«Etern-ailes», la stèle dédiée aux familles
Au Crématorium de Cannes, les parents endeuillés peuvent désormais se recueillir au jardin du souvenir. Il s’agit du second monument du département voué au deuil périnatal
Ils étaient là. Comme flottant au-dessus de la cérémonie. Ces jeunes êtres partis trop vite. Trop tôt. Le soleil était de plomb. Comme les coeurs. Serrés. Forcément touchés par le drame insondable de la perte d’un enfant. Au crématorium de Cannes, dans le jardin du souvenir créé il y a deux ans, la stèle Etern-ailes permet désormais aux parents confrontés au deuil périnatal de se recueillir. C’est l’artiste cannois Gregory Berben qui a imaginé et conçu cette sculpture de fer noir, élégante et sobre, qui laisse s’échapper vers le ciel des petits l comme autant de petits anges. « J’ai vécu il y a un an une naissance compliquée pour ma fille. J’aurais pu en avoir besoin, de cette stèle… » a-t-il expliqué, la gorge nouée par l’émotion.
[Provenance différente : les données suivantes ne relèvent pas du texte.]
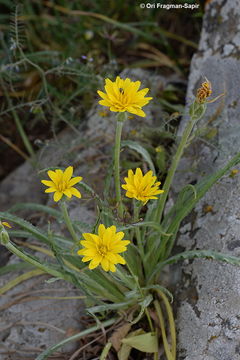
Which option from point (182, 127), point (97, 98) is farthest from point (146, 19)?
point (182, 127)

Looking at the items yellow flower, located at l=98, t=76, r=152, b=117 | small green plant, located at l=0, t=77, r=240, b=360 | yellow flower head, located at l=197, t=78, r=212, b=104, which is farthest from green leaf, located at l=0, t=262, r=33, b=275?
yellow flower head, located at l=197, t=78, r=212, b=104

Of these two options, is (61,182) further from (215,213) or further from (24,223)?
(215,213)

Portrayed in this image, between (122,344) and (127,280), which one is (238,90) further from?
(122,344)

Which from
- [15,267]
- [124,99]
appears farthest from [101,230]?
[15,267]

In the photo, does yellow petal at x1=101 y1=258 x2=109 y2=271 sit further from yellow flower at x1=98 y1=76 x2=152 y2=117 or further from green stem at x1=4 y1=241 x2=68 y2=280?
yellow flower at x1=98 y1=76 x2=152 y2=117

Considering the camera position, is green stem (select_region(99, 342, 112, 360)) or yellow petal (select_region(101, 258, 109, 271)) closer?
yellow petal (select_region(101, 258, 109, 271))

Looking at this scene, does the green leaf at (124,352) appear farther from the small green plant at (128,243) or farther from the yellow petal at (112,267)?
the yellow petal at (112,267)
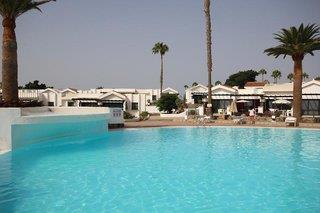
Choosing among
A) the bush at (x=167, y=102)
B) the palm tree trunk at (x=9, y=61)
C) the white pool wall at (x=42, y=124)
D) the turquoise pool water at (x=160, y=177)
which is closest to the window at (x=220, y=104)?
the bush at (x=167, y=102)

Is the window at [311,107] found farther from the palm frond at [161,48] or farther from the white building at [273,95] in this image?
the palm frond at [161,48]

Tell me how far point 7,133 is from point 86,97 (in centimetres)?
2937

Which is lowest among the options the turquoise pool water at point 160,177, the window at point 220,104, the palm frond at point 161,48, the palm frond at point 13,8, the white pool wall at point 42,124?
the turquoise pool water at point 160,177

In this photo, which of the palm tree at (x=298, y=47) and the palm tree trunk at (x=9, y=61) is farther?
the palm tree at (x=298, y=47)

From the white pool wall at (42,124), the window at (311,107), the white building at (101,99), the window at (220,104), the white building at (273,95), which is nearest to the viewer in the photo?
the white pool wall at (42,124)

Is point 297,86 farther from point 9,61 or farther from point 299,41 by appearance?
point 9,61

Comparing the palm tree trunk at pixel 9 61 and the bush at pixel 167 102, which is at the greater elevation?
the palm tree trunk at pixel 9 61

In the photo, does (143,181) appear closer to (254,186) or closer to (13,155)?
(254,186)

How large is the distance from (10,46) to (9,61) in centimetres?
98

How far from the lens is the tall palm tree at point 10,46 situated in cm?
2120

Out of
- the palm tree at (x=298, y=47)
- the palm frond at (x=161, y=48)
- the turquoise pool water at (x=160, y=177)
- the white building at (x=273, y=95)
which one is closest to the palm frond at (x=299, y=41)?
the palm tree at (x=298, y=47)

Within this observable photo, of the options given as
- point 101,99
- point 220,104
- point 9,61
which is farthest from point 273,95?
point 9,61

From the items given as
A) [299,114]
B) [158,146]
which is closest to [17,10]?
[158,146]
« Voir représentés nos enfants »
Charline et Johan, jeune couple de Cannois, ont traversé cette terrible épreuve il y a trois semaines à peine. Ils tenaient à être là. « Cela n’enlève pas la peine, mais c’est bien. Cela permet de rendre hommage à notre fils même s’il a été inhumé », glissent-ils courageusement. Lysiane aussi a perdu un petit il y a trois ans. Né trop prématurément. « C’est important que dans les cimetières, on puisse représenter nos enfants », confie-t-elle, aujourd’hui maman d’un petit Daniel, en poussette. « Pour ce travail de deuil, de mémoire, il est nécessaire d’accompagner ces familles. Par le dialogue. Par l’art », a déclaré, touché, le maire David Lisnard, en père de famille. Après celle du crématorium de Nice imaginée par Moya, la stèle des bébés de Cannes est la seconde du département. Son installation a été concrétisée grâce à l’association Nos tout-petits de Nice, créée en 2012, qui rassemble 200 familles concernées dans les AM. La stèle cannoise a été son cheval de bataille depuis trois ans. «Le deuil d’un petit, ce n’est pas un petit deuil, c’est le deuil de l’avenir, du futur, et des projets qui vont avec. C’est très important de reconnaître ce deuil d’un point de vue sociétal. Car les gens en minimisent souvent l’impact», a indiqué Isabelle De Jesus, vice-présidente de l’association et gynécologue obstétricienne à l’hôpital de Cannes.
La bataille de la filiation
D’autres combats sont à venir. Comme la filiation. « Depuis 2009, les enfants décédés in utero peuvent être inscrits au livret de famille, mais ils ne bénéficient pas de la filiation, c’est-à-dire qu’ils n’ont pas de nom, juste un prénom. C’est un travail de longue haleine avec des implications législatives. » Autre bataille, la prise en charge de la crémation des enfants morts in utero. « Elle est réalisée avec d’autres pièces anatomiques. Notre objectif, c’est de pouvoir obtenir une crémation collective de bébés décédés. » Dans ces drames, l’accompagnement des parents mais aussi du personnel hospitalier est essentiel. Cette association aide les premiers via des groupes de parole et mène des formations auprès des seconds dans les maternités.